Update February 2018: The Bill has now moved to the Commons, and clauses have been edited and become clauses 185-188. Updates are on the Commons page. This page covers the Bill as it was in the Lords.
Updated early-January 2018 – briefing, including the AI and ethics unit.
Update December 2018: Wider updated briefing for report stage
Imagine a data processing framework for social networks, where facebook get told, don’t worry about all those laws, the framework will take care of what you need to follow; the ICO, Judges, and courts, and human rights can’t touch you; you don’t need to worry anything pesky like following the law, or checking that election ads aren’t paid for in Rubles – since that’s just too hard for you to do, you don’t have to do it.
The first statutory “Framework for data processing” (in Government), snuck into the Data Protection Bill (clauses 175-178, page 99), legalises government using any data for anything it wishes (such Home Office typos or punitive DWP processing). None of the other rules apply besides what Ministers write into the framework, and they can change it at whim.
The framework is only 23 sub-clauses, but 10 of them remove rights, scrutiny, consultation or oversight.
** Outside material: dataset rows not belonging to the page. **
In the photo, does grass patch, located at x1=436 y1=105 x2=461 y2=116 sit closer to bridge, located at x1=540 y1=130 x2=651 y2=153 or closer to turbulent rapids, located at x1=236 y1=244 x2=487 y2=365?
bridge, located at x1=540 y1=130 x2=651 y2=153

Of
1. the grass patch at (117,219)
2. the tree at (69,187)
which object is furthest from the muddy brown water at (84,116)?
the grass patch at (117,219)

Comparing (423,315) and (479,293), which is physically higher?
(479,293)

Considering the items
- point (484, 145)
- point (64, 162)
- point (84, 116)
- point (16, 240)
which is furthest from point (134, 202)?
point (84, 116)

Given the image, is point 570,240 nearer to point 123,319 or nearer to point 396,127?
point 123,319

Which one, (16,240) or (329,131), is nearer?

It seems this Government has lessons for Henry VIII on using power to show contempt for both citizens and Parliament.
Of course, Government rarely does data processing these days and instead outsources most of it. So this is not just data processing, but a framework about data controllers and the merging data for data processing. We have spoken of these risks before (and pages 12-13).
If “Data Trusts” replicate the model of tax havens, then this is the framework that lets any sector, starting with Government, be exempted from the law. We have seen the effects of tax loopholes, this creates data loopholes. The next “frameworks” will apply to AI or health data.
Clauses 175-178 and Schedule 2 paragraph 4 must be removed from the Data Protection Bill.